PROBLEM STATEMENT: When a line of the records contains "potential", copy it.
START GIVEN RECORDS
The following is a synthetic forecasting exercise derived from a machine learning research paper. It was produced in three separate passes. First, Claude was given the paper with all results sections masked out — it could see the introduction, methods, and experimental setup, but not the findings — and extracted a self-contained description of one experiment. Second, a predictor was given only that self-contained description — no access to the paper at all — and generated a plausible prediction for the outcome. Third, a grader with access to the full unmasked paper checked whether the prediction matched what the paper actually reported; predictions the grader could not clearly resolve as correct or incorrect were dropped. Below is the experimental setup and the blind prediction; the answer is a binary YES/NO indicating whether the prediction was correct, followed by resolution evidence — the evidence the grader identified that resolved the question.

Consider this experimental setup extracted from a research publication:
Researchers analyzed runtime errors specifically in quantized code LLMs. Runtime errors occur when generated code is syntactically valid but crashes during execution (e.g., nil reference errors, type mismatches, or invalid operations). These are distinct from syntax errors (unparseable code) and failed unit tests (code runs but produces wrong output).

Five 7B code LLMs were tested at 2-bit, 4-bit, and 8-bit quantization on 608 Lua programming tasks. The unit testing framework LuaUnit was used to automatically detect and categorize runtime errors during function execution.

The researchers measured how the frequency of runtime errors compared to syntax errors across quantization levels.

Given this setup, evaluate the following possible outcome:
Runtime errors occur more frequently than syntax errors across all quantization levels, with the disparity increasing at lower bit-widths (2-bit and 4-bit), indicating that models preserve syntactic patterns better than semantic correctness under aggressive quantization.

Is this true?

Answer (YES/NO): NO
END GIVEN RECORDS
START GIVEN RECORDS
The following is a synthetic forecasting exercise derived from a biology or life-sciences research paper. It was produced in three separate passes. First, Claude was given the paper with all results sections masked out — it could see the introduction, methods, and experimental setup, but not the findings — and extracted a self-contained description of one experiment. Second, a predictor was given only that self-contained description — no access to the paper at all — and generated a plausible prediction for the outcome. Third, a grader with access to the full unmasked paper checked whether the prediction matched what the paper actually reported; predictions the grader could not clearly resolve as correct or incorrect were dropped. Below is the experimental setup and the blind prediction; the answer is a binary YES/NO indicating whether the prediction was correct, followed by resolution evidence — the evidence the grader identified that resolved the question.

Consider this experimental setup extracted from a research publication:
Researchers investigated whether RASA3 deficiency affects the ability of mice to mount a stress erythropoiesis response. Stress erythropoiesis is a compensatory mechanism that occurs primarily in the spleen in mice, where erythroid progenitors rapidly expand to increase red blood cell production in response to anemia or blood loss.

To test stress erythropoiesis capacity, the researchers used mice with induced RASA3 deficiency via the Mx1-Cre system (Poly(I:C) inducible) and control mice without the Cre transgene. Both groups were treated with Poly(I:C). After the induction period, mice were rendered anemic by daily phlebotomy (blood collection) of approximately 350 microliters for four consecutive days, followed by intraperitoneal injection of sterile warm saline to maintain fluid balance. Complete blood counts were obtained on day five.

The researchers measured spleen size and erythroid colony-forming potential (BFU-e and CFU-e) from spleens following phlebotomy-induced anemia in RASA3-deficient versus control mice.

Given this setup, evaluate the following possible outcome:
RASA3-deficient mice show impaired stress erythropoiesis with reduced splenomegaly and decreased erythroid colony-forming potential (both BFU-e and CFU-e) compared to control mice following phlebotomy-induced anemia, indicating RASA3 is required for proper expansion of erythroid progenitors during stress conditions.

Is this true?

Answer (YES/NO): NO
END GIVEN RECORDS
START GIVEN RECORDS
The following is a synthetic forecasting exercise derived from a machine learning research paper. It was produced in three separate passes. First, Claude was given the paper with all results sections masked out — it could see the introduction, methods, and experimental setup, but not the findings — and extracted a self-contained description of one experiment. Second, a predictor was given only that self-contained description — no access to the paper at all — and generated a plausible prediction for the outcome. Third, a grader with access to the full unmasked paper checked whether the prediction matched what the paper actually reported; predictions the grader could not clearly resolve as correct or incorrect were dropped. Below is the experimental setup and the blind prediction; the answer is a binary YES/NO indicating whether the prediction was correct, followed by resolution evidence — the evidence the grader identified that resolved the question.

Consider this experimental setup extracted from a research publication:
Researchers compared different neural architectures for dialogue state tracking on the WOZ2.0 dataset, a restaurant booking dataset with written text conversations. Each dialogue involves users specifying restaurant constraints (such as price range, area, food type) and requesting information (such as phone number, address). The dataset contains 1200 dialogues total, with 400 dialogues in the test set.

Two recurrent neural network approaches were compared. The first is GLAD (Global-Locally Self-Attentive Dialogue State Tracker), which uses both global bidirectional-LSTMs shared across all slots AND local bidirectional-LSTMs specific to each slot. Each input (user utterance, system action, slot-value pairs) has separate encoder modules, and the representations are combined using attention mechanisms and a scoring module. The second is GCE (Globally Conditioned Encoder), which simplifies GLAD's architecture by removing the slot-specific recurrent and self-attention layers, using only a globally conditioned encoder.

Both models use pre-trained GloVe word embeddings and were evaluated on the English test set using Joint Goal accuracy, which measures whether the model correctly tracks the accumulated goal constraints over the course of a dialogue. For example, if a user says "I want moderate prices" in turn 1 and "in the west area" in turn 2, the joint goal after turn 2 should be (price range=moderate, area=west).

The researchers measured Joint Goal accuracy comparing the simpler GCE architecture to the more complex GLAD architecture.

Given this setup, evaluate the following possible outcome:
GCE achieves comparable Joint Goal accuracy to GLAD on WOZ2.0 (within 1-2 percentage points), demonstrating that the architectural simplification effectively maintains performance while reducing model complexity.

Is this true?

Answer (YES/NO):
END GIVEN RECORDS
WRITTEN ANSWER:
The researchers measured spleen size and erythroid colony-forming potential (BFU-e and CFU-e) from spleens following phlebotomy-induced anemia in RASA3-deficient versus control mice.
RASA3-deficient mice show impaired stress erythropoiesis with reduced splenomegaly and decreased erythroid colony-forming potential (both BFU-e and CFU-e) compared to control mice following phlebotomy-induced anemia, indicating RASA3 is required for proper expansion of erythroid progenitors during stress conditions.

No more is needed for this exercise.